Первые листки фирсовской книжки содержали лишь отрывочные ключевые полуфразы, скорее даже ноты для обозначения идеи и тональности того, чему еще только предстояло родиться в отдаленной неизвестности. С понятным унынием разглядывал Петр Горбидоныч исчерканные черновые прорисовки отдельных фигур и событий, сопровожденные графическими схемками для проверки логических связей в его литературных замыслах, — нигде, к сожалению, не намечалось ничего особливо преступного. Со средины попадались более развернутые, пусть без начала и конца, пробные наброски, похожие на словесные сгущенья, напоминавшие небесные туманности; еле приметное вращательное движенье в центре уж раздвигало крылья сюжета. Вот-вот назревало что-то дразнящее, едва же Петр Горбидоныч, разохотясь, карандашик для отметки припасал, как все начисто обрывалось, чтобы на оборотной страничке начаться сызнова… и так до бешенства, несчитанное количество раз. К тому же вскорости у Фирсова наступил, очевидно, тот искусительный момент, когда по крохам скопленное и мучительно недостоверное начинает проситься на большую бумагу, потому что, как вшепнул он сам однажды в Векшина, наиболее полный и точный план есть само произведение… но доступа туда Петр Горбидоныч уже не имел.

Буйная радость многообещающей находки постепенно сменялась у Чикилева раздражением на свою фортуну, как вдруг впереди открылось нечто, воротившее ему веру в окончательное торжество добра. Приблизительно со средины фирсовской книжки начиналась заветная, с отрадно-затхлым душком кладовая, где хранилась навалом всякая сочинительская рухлядь, имевшая хотя бы предположительное отношение к действующим лицам повести. Там были собраны цирковые и блатные словечки, никогда не пригодившиеся профессиональные подробности, по разным оказиям пронзенные сердца и порезанные при этом жилетки, набор нехороших людских поступков, впрочем и хороших также, всякого покроя облака — то с застрявшим солнечным лучиком, то вроде со следами грязи, как все побывавшее под ногами, непромытое золотишко скрытных мыслей и, в поэтической кожуре пока, подлежащие посеву семена добродетелей, пороков и страстей… словом, все заготовленное впрок к гигантской предстоящей сборке. Отсюда следовал вывод, что художнику не обойтись без красок горя, непогоды, одиночества, которыми в искусстве оттеняются подлинные — подвиг, молодость и солнце. И как бы в подтверждение правила следовала первая в книжке запись, видимо намечавшаяся эпиграфом фирсовской повести и отвергнутая перед самым ее опубликованием.
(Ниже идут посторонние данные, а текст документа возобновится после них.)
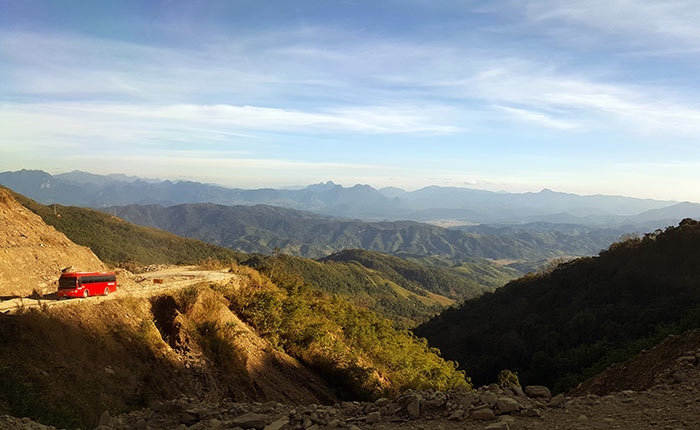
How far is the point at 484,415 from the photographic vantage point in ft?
27.8

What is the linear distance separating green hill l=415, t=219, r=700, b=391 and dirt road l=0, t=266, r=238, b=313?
46.6 m

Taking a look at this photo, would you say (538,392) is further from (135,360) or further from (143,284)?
(143,284)

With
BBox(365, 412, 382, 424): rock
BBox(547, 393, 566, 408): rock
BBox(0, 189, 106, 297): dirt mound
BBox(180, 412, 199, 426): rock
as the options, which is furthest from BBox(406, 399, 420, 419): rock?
BBox(0, 189, 106, 297): dirt mound

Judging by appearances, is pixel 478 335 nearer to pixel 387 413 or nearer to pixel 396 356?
pixel 396 356

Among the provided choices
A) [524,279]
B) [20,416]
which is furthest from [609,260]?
[20,416]

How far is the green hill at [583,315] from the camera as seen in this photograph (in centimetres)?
5784

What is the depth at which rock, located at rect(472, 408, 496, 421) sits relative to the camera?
8438 mm

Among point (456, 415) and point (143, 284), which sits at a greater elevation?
point (456, 415)

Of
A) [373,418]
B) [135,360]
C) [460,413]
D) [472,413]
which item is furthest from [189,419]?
[472,413]

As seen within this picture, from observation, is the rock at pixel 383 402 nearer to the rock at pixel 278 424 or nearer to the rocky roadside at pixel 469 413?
the rocky roadside at pixel 469 413

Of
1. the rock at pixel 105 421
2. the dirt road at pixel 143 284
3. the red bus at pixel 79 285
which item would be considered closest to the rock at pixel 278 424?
the rock at pixel 105 421

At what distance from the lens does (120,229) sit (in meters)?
171

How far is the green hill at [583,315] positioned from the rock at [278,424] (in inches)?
1938

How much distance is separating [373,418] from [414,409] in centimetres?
108
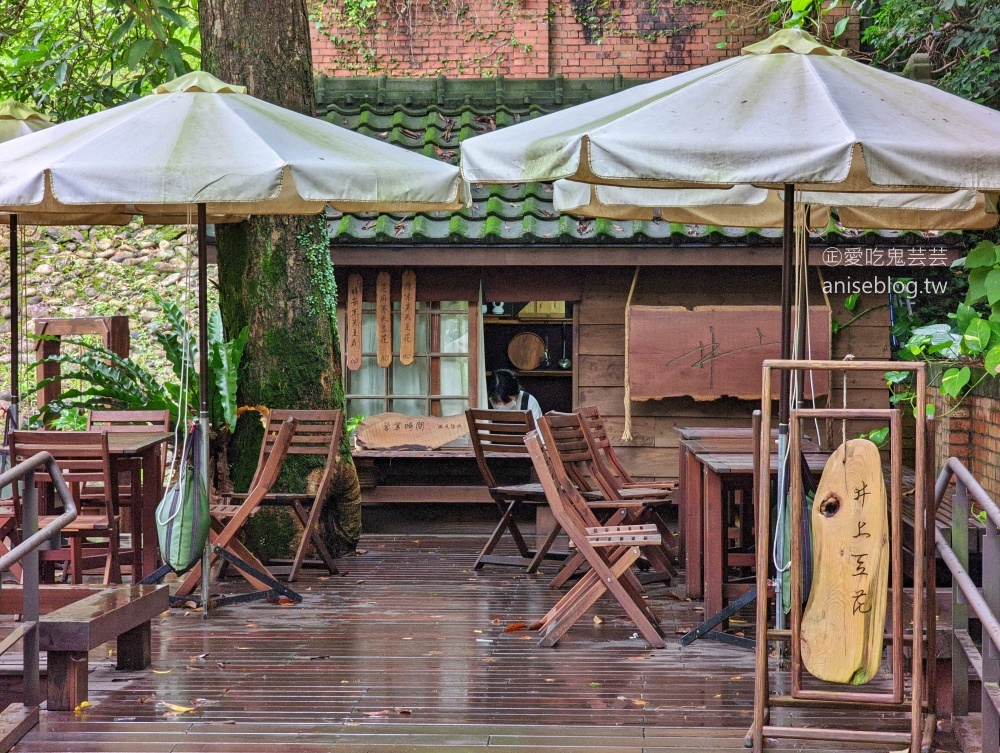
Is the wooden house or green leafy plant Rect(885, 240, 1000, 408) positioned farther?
the wooden house

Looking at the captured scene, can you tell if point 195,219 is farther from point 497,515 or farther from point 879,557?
point 879,557

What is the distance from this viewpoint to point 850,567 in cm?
390

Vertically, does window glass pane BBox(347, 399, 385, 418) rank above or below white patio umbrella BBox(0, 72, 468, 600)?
below

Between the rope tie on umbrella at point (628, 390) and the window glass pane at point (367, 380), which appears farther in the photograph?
the window glass pane at point (367, 380)

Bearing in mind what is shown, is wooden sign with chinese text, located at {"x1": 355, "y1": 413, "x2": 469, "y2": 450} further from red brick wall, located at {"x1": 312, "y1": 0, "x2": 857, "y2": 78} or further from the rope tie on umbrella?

«Всякий сор от жизни. В тюрьмах и на кладбищах не бывает сора».

(Дальше исключительно для отведения бдительного глаза возможного читателя, как сразу раскусил Петр Горбидоныч, следовали малокачественные стишки):


«Кушать надо осторожно

и диету соблюдать,

пред обедом выпить можно

рюмку, три, четыре, пять».


(По некоторым признакам, Фирсов вначале вместо курчавого Доньки замышлял наделить поэтическим даром самого П.Г. Чикилева, творчество которого должно было отражать влечение к положительным истинам, в данном случае — по линии народного здравоохранения.)

«Средний художник строит свой замысел от силы на десятке координат, за двадцать — ставят памятники в наиболее людных местах. Жизнь творит события из бесчисленного множества их. Различие талантов, мировоззрений и личных судеб художников не зависит ли от того, сколько, которые и откуда их взять?» (На бумажной вкладке полицейская пометка Чикилева: «Расшифровать и представить кое-кому на усмотрение»).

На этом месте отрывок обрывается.